The Formatting Contradiction in Practice

The single most important practical point in NT property transfers is the formatting rule. The Supreme Court of the Northern Territory and the Land Titles Office have contradictory requirements for the same estate administration process:

Supreme Court: All probate documents must be printed single-sided A4. Each form must be a separate, individually named PDF file.

Land Titles Office: Property transfer applications must be printed on a single sheet using double-sided printing.

These are the two primary agencies you interact with when settling an estate that includes real property. Both will reject applications that do not follow their specific formatting rules. Executors who print everything consistently single-sided — as the Supreme Court requires — will get their LTO application rejected. This error is common enough that it features in the NT research as the primary cause of property transfer delays.

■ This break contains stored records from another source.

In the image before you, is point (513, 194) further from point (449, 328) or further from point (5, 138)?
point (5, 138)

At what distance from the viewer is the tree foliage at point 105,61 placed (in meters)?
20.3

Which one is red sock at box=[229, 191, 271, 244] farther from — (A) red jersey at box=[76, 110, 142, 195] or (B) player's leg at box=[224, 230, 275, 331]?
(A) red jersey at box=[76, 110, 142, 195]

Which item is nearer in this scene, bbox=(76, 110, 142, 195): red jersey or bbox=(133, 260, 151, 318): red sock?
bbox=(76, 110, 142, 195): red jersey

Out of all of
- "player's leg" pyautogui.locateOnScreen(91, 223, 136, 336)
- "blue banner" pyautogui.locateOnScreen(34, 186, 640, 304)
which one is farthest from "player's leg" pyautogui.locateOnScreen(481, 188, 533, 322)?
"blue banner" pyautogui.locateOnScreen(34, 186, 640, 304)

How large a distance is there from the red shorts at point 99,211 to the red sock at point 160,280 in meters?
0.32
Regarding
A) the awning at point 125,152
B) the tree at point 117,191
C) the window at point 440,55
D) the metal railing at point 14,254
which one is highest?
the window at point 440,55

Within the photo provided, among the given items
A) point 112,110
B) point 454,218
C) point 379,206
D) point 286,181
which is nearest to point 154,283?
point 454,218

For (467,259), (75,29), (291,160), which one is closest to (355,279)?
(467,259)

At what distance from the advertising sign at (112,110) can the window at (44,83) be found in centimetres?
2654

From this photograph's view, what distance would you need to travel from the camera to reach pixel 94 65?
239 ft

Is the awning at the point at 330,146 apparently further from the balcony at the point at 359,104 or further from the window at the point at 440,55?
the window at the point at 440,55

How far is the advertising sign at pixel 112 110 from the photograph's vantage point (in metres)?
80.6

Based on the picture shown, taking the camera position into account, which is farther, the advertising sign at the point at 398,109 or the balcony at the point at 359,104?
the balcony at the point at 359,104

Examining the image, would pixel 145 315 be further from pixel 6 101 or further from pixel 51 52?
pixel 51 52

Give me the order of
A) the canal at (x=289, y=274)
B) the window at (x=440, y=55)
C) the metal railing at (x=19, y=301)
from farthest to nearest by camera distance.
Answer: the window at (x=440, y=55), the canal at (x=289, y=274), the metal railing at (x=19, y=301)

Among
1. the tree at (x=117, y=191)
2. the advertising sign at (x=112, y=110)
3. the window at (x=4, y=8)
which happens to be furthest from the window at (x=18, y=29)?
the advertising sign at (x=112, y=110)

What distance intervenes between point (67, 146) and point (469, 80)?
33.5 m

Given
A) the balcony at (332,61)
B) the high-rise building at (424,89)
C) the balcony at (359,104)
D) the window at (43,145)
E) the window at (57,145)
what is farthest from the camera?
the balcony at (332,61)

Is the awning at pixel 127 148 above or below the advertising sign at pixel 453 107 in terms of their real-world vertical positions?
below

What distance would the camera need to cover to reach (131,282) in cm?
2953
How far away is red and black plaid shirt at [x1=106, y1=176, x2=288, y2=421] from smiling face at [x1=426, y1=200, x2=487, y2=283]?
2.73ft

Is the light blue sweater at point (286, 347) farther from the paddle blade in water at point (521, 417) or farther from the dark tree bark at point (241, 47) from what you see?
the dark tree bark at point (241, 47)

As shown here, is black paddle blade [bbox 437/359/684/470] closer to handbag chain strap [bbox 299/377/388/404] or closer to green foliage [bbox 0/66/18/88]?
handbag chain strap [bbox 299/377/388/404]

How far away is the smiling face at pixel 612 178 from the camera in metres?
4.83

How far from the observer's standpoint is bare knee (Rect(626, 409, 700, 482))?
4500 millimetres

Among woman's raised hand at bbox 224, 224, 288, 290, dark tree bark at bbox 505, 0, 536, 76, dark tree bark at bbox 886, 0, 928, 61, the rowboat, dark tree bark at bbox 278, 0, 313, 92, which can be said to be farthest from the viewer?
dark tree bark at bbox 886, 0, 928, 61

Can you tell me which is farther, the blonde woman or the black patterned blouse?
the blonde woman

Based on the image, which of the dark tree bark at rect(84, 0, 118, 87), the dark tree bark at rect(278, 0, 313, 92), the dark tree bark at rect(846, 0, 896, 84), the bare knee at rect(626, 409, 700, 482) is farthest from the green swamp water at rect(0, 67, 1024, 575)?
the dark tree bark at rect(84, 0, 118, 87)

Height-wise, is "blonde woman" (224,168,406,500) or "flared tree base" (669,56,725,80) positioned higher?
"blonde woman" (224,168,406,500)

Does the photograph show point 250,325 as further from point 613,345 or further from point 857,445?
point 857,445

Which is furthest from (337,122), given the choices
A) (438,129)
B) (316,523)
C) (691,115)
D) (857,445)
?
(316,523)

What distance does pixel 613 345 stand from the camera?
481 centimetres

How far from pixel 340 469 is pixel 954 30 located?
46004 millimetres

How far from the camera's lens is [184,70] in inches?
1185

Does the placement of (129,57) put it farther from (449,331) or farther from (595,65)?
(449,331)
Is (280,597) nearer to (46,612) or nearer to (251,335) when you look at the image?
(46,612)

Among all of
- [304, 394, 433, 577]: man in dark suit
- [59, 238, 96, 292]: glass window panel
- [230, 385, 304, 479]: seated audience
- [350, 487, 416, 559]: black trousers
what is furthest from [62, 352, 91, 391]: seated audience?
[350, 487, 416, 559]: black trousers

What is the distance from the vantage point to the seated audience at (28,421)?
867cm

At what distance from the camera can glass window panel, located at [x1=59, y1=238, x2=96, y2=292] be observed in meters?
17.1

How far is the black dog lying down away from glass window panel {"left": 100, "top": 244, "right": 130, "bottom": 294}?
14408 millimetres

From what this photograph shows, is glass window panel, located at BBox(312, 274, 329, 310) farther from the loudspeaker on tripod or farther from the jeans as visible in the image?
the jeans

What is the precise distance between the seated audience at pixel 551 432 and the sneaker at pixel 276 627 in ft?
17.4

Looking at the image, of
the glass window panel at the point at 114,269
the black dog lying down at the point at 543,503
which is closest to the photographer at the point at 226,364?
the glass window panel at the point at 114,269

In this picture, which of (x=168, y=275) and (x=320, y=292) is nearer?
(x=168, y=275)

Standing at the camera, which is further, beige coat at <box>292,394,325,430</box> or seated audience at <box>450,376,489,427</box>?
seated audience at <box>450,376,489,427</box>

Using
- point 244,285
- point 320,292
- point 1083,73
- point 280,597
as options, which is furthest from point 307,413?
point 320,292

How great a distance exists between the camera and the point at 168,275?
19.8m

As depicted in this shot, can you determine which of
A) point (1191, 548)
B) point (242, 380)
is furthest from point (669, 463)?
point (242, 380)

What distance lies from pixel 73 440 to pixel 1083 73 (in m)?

The When Someone Dies in Northern Territory — Estate Settlement Guide covers both sets of formatting rules explicitly, with the LTO double-sided requirement called out as a specific trap and a reminder included in the property transfer checklist.

Tradeoffs

Handling the LTO transfer yourself saves the cost of engaging a solicitor or conveyancer, who would otherwise prepare and lodge the forms. The LTO process for joint tenant transfers is genuinely straightforward and suitable for self-represented executors. The process for solely owned property — which requires probate first — is more procedurally intensive but still manageable without a solicitor for a straightforward estate.

The risk of error is real. Name discrepancies, incorrect formatting, missing supporting documents, and submitting before probate is sealed are all common errors that cause rejection. Each rejection adds weeks of delay. Preparing correctly the first time is significantly more efficient than correcting errors after rejection.

Frequently Asked Questions

Do I need probate to transfer a jointly owned house in the NT?

No. If the property was held as joint tenants with right of survivorship, the surviving joint tenant inherits automatically and applies directly to the LTO using the Application to Note Death by Surviving Proprietor. The $1,542 Supreme Court probate fee does not apply to this scenario.

What does the double-sided printing requirement mean exactly?

The Application to Note Death by Surviving Proprietor and the Application to Register a Personal Representative must each be printed with their two pages on the front and back of a single sheet of A4 paper — not as two separate single-sided pages. If your printer produces two separate pages, the LTO will reject the submission.

How long does the LTO property transfer take in the NT?

Once the LTO receives a correctly lodged application, processing typically takes two to four weeks. Incorrect applications or name discrepancies extend this significantly. If probate is required first, the total timeline from death to completed property transfer is typically four to six months for a straightforward estate.

What stamp duty applies when transferring property from an estate in NT?

Stamp duty is administered by the Territory Revenue Office and calculated on the dutiable value of the property at transfer. Concessions apply to transfers to surviving spouses and de facto partners. Adult children and other beneficiaries typically pay full duty. Confirm current rates at the Territory Revenue Office before proceeding.

Can I transfer NT property to a beneficiary who lives interstate?

Yes. The property transfer is between the estate and the beneficiary — the beneficiary's location does not affect the NT title transfer process. The beneficiary does not need to be present in the NT. Documents can be executed and certified interstate.